From CKLS Process to CIR-type and OU-type Processes: Using a Twice-differentiable Mapping and Generalized Girsanov's Theorem

TL;DR

This paper transforms a CKLS short-rate model into a CIR-type process using a twice-differentiable mapping and a generalized Girsanov theorem, enabling analysis of its properties and connections to OU processes.

Contribution

It introduces a novel transformation and measure change for CKLS models, correcting previous errors and establishing conditions for the resulting process to be well-defined and useful in finance.

Findings

The transformed process has a CIR-type diffusion with nonlinear drift.

Existence, uniqueness, and positivity of solutions are proven under specific parameters.

The Radon-Nikodym derivative is shown to be a true martingale using boundary classification.

Abstract

We study a twice-differentiable transformation applied to a CKLS-type short-rate model with linear drift and power-type diffusion.

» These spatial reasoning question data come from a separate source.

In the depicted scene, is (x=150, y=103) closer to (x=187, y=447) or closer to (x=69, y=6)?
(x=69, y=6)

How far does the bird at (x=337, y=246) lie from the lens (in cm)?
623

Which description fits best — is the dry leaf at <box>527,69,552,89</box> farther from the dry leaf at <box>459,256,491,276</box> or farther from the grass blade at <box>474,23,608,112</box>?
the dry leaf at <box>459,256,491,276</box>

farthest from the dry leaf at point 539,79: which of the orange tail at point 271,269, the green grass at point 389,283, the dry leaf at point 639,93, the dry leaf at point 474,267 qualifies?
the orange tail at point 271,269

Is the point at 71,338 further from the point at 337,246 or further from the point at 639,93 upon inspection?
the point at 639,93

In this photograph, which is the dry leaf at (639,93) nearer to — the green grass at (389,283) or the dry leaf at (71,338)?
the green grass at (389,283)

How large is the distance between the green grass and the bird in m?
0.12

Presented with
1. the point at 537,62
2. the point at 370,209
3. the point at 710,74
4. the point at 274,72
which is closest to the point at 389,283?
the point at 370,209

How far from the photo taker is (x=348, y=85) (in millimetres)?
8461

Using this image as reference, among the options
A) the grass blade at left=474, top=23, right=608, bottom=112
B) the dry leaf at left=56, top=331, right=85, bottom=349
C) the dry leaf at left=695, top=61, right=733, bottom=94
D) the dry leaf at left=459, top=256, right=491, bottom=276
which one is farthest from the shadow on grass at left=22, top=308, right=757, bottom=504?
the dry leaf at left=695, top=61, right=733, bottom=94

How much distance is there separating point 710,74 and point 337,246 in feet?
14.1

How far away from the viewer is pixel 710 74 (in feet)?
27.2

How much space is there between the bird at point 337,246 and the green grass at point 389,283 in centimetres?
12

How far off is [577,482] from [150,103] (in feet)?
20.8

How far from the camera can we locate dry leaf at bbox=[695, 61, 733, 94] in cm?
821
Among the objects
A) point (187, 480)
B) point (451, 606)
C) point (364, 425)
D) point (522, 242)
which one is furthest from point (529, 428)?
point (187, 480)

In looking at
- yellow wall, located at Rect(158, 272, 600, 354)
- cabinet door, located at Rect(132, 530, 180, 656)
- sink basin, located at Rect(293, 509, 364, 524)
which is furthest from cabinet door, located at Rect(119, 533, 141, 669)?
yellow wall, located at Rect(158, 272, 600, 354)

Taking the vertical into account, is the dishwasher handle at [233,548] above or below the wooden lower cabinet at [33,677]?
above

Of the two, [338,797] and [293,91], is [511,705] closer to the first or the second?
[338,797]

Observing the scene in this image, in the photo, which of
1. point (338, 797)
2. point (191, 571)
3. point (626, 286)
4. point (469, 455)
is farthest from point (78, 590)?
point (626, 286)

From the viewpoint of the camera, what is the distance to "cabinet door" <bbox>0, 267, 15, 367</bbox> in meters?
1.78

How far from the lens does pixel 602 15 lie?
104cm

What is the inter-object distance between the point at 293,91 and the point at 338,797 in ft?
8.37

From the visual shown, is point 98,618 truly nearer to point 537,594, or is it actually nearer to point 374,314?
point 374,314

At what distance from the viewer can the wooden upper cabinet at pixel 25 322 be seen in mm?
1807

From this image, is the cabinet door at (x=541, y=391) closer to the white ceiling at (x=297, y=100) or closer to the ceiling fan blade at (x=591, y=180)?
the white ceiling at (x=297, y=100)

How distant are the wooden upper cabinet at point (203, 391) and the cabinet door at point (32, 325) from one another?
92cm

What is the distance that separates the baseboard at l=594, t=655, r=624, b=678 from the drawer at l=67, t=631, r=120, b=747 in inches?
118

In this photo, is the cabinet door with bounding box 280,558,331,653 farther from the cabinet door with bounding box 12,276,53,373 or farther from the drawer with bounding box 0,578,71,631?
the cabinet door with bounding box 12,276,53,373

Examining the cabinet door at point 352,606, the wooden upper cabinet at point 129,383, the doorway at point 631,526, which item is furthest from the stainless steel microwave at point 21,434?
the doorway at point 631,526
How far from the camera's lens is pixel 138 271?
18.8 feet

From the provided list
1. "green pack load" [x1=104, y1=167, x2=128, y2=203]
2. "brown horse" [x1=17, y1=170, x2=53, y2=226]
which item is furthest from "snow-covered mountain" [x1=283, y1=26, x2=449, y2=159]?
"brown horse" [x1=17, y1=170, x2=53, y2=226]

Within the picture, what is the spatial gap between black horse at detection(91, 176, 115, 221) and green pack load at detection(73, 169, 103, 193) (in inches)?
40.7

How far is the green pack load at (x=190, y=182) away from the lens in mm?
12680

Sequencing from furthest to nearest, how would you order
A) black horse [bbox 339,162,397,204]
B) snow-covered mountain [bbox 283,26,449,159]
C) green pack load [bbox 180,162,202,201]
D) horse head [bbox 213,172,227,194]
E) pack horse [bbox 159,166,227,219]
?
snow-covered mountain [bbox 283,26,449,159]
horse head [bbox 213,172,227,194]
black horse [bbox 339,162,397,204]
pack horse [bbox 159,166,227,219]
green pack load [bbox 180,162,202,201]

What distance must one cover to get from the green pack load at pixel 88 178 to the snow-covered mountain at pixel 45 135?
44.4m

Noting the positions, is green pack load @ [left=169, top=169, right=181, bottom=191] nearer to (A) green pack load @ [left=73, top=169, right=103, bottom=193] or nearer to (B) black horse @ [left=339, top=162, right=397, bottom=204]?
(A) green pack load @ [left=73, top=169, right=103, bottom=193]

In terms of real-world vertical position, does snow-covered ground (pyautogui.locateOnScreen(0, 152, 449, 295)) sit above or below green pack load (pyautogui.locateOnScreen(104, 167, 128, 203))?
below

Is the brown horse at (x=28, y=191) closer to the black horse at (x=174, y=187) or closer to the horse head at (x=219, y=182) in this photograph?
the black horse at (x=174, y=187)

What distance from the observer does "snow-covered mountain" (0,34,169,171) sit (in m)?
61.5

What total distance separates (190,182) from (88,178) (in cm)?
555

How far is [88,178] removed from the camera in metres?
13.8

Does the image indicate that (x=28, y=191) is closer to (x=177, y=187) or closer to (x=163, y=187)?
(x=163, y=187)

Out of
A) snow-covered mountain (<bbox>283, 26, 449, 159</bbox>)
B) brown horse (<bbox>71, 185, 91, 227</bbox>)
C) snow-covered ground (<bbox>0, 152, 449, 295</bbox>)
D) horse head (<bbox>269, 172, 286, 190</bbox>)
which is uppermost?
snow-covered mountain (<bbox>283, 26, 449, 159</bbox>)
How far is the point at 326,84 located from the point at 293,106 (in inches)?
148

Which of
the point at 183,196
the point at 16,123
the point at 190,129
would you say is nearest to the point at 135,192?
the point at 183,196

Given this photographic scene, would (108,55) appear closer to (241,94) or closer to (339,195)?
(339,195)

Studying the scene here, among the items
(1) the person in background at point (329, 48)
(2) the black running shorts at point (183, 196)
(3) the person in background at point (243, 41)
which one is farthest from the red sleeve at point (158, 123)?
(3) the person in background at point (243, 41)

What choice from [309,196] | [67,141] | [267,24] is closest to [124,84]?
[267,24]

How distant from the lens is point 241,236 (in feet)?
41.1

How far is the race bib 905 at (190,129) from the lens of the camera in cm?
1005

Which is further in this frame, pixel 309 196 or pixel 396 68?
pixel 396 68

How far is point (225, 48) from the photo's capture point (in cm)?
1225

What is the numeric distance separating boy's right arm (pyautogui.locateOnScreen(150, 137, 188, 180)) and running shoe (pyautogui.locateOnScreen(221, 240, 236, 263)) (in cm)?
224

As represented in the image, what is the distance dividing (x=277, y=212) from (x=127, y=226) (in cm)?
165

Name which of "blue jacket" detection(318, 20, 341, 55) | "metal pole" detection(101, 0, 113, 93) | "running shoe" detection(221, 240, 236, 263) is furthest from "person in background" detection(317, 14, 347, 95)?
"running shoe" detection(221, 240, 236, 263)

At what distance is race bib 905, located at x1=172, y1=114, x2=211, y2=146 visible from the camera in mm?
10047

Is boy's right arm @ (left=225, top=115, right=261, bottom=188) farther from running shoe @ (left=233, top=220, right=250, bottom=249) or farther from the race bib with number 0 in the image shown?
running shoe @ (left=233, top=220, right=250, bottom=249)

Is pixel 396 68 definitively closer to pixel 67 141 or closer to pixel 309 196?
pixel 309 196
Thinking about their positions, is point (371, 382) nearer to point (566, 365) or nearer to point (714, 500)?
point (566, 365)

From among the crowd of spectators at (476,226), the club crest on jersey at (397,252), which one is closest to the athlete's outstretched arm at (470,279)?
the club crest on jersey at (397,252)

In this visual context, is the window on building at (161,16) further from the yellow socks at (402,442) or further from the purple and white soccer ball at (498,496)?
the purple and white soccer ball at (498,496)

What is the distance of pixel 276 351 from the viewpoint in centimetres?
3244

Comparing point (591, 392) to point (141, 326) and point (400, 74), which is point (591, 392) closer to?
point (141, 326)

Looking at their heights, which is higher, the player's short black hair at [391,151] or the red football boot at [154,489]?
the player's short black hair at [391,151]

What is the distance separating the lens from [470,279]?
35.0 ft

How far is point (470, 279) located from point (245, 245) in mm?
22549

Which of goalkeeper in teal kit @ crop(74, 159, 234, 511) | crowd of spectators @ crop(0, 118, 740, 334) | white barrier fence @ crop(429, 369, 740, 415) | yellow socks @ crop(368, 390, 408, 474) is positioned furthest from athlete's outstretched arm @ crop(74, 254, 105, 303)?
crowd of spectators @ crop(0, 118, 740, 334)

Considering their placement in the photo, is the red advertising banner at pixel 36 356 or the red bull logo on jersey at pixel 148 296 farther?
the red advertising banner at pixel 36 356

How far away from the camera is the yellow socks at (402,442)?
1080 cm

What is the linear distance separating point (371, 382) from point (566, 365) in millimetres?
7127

The transformation yields a new process whose diffusion component has a square-root structure and whose drift becomes nonlinear. A critical reassessment of earlier studies using similar transformations reveals fundamental errors in model specification and derivations. To address this, we introduce a generalized Girsanov change of measure that adjusts the drift of the transformed process. Under the resulting equivalent measure, the dynamics reduce to the classical Cox-Ingersoll-Ross (CIR) model. Using the Yamada-Watanabe-Engelbert theorem, we establish existence, uniqueness, and positivity of solutions, and show that the combined transformation and measure change is valid only under specific parameter restrictions, including those most relevant for financial applications. The CIR representation allows us to exploit known results on stationary distributions, moments, and boundary behavior. Under an additional coefficient relationship, the process can be further linked to an Ornstein-Uhlenbeck framework, yielding explicit distributional properties under the equivalent measure. Finally, since standard martingale conditions are not applicable, we prove directly that the associated Radon-Nikodym derivative is a true martingale by invoking a recent criterion based on Feller's explosion test and boundary classification.